子供に全意識を集中させる親たち

アレクサンドル・クリャーゼフ撮影/ロシア通信
 家族のすべての関心が子どもに集中する「子ども中心主義」の家族が、ロシアで増えている。

 ロシアの交流サイト(SNS)では、おかしなものをたまに見る。例えば、「ヴァシリー・ボリシェゴロヴォフ、40歳」なのに、プロフ写真にはストライプのズボンの幼児が写っていたり、「マリヤ・オブホワ、36歳、主婦」のプロフ写真が、イルカと抱き合う眼鏡をかけた男児だったり。これらの写真が証明しているのは、大人のすべての意識が自分の子どもに集中しているということだ。「子ども中心主義」を、専門家は新しい現象と診断しながら、家族の価値のヒエラルキー(ピラミッド型体系)の頂点に子どものいる、特別な子育てスタイルだと説明する。

 ロシア国立教育大学(RGPU)幼少期研究所のヴェロニカ・ツルゲリ准教授はこう話す。「幼少期とは、肯定的な感情や経験の源となる、絶対的な価値だと、ロシアでは解釈されている」

 

子どもに対する考え方の変化

 ロシアが「子ども中心主義」という宗教にたどり着くまで、紆余曲折あった。1917年のロシア革命後、中世以上の子ども離れの必要性が叫ばれた。政府に最初に参画した女性は、「女性を母親業から解放」するため、人は、働き蜂のごとく、育児施設に子どもを預ける必要があると考えた。やがて、これが経済的に不利であることが、わかった。そして、大人の準軍事組織を丸写しした、いかなる選択肢も参加者に与えない、準軍事育児体系が生まれた。

 「家族は当初、ソ連にとって敵対的な要素だった。母親を製造業に速やかに引き入れ、子どもを自分個人や家族の利益よりも政府の利益を重視するよう育てる必要があった」と、「経済高等学院」のオクサナ・クチマエワ教授は話す。

 ソ連で子どもへの考え方が変わったのは、当時の政府の必要性によるものだった。ソ連政府は1920年、世界で初めて中絶を合法化した(ちなみにイギリスでは1967年、フランスでは1975年)。だが1936年、出生率の壊滅的な低下を示した有名な国勢調査の発表に際して、中絶に対する刑事責任が導入された。「中絶は、人が、集団ではなく、狭い個人の利益のために暮らしていた時の負の遺産」だと発表された。統計は衝撃的である。1936年前半にレニングラードの病院で行われた中絶は4万3600件だったが、翌年に735件に減った。
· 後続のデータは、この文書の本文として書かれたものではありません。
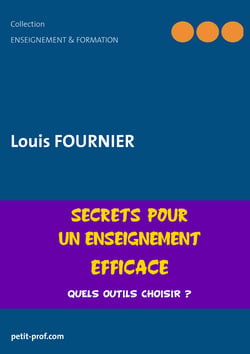 Secrets pour un enseignement efficace - Quels outils choisir ?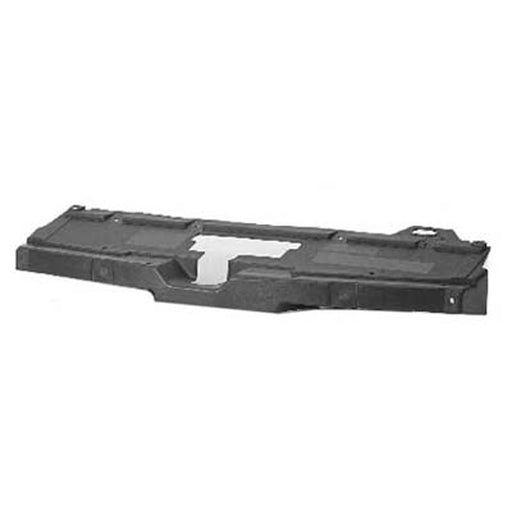 2005-2010 Pontiac G6 Radiator Support Center Support Assembly - GM1225257-Partify-Painted-Replacement-Body-Parts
 これはそれなりの実りをもたらした。ソ連で週休二日制が導入された1967年、多くの女性は不満を持った。第一に、週に一度しか飲酒しなかった夫が二度飲酒するようになったため、第二に、子どもにあと一日何をさせるべきかわからなかったため。そのため、女性は週6日、学校および育児施設に子どもを通わせる権利を戻すよう求めた。

 

子どもは銀行のごとく

 新しい時代と新しい経済の現実が、家族を変え、子どもに対する考え方を変えた。子どもは投資の源となり、家族の経済的幸福の希望になったのである。

 子どもに対するこのような考え方は、欧米で1970年代に始まった。出生率が低下し、労働力不足が生じた時だ。ちなみに、ロシアでは現在、一人っ子家庭の割合が60%。

 「これによって人的資本の重要性が増している。そして投資を増やせば、それだけ見返りがあることが明らかになっている。一見すると無恥な研究まであらわれた。子どもへの投資、母親がキャリアを捨てた場合に失う利益、子どもがもたらす利益の規模を計算するというもの。経済学者は、両親が自分たちを制限してすべての資金を子どもに投じた場合と、逆に自分をキャリアアップして生じた資金を子どもに渡す場合と、どちらが得なのかを調べた。だがこれという答えは得られなかった」とクチマエワ教授。

 「子ども中心主義」は多くの単親家庭の宗教にもなった。ロシアの子どもの7人に1人はこのような家庭で育っている。このような子どもは、礼拝と驚きの子育て実験の対象になりつつ、かけがいのない存在になる。

 「不可思議なロシアの心が不可思議な子育てスタイルを産んだと言える。相容れない欲望と希望が両親の頭の中であべこべに混合している」とツルゲリ准教授。

 例えば、ロシア人は、体制に従順な子どもを育てたいと考える。その方が安全だからだ。同時に、ツルゲリ准教授によれば、子どもに自由な人生の選択を与えるために、子どもたちのあらゆる潜在的な能力を開発しようと努めているという。